Enviada em 30/06/2021

No filme, “Mínimo para viver”, a atriz Llily Collin protagoniza uma jovem com transtornos mentais, a não aceitação para o autocuidado, promove piora do quadro. Em concordância a esse aspecto supracitado, à normalização de ausentar a importância de ter saúde mental para obter um desenvolvimento eficaz e protagonizar apenas à busca por capitais, contribue para o retrocesso social e coloca o Estado deitado no berço explêndido da desumanização.

Primeiramente, a OMS destaca a saúde mental como bem-estar, onde assim o indivíduo pode contribuir de forma positiva para a sociedade, intriscicamente ligada a tal informação, o artigo 126 ratifica que a saúde é direito de todos e dever do Estado, o que coloca a mesma inexistente na análise da sua ausência na prática. Em consonância, os ínfimos investimentos do governo para disponibilizar psicólogos e as escolas abordarem a importância de se cuidar, à vivência de um ritmo acelerado que vem ganhando destaque, contribui para negligenciar autocuidado.

Outrossim, segundo pesquisas da OMS,  50% dos transtornos mentais tem início antes dos 14 anos de idade, ou seja, à uma predisposição desde o período inicial de amadurecimento para viver mal. O poder midiático contribue diretamente para protagonizar a sociedade brasileira como sinônimo de felicidade, essa narrativa na prática tem um peso carregado de desconhecimento e não aceitação sobre ter ou ver alguém com problemas mentais. Para Zigmunt Buman, a sociedade vive em tempos líquidos, nada é para durar, dentro dessa abordagem, a valorização do bem-estar do brasileiro é retirado acompanhado da empatia.

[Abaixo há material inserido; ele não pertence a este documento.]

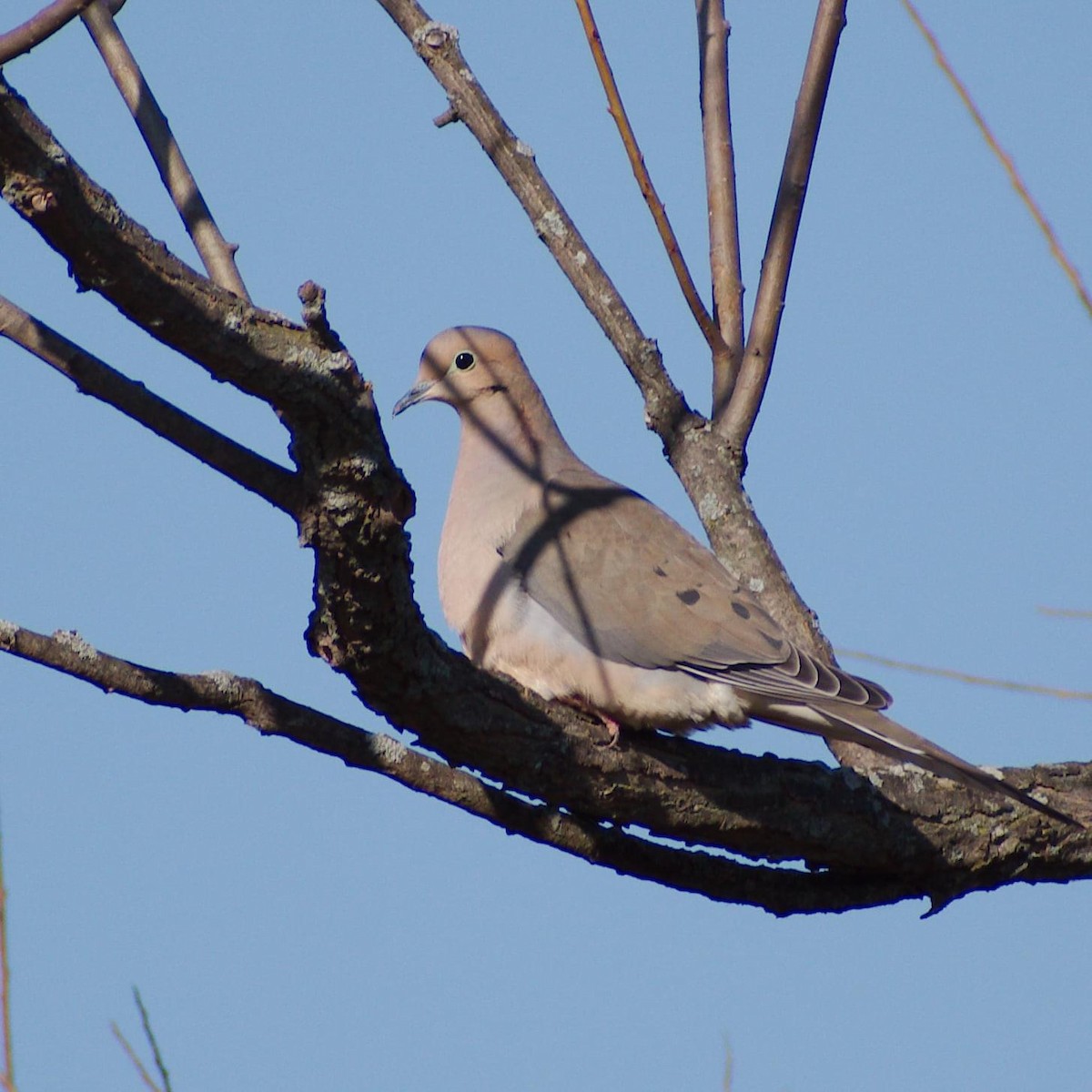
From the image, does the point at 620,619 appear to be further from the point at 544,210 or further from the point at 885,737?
the point at 544,210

Depreende-se, portanto, medidas para tornar a cultura do autocuidado em destaque no cotidiano do brasileiro. Cabendo ao Centro de referência  de assistência social disponibilizar psicólogos proporcional a quantidade de habitantes da cidade, além de levar palestras sobre a importância e de como desenvolver o autocuidado dentro das escolas. Deixando assim, uma pátria humanizada.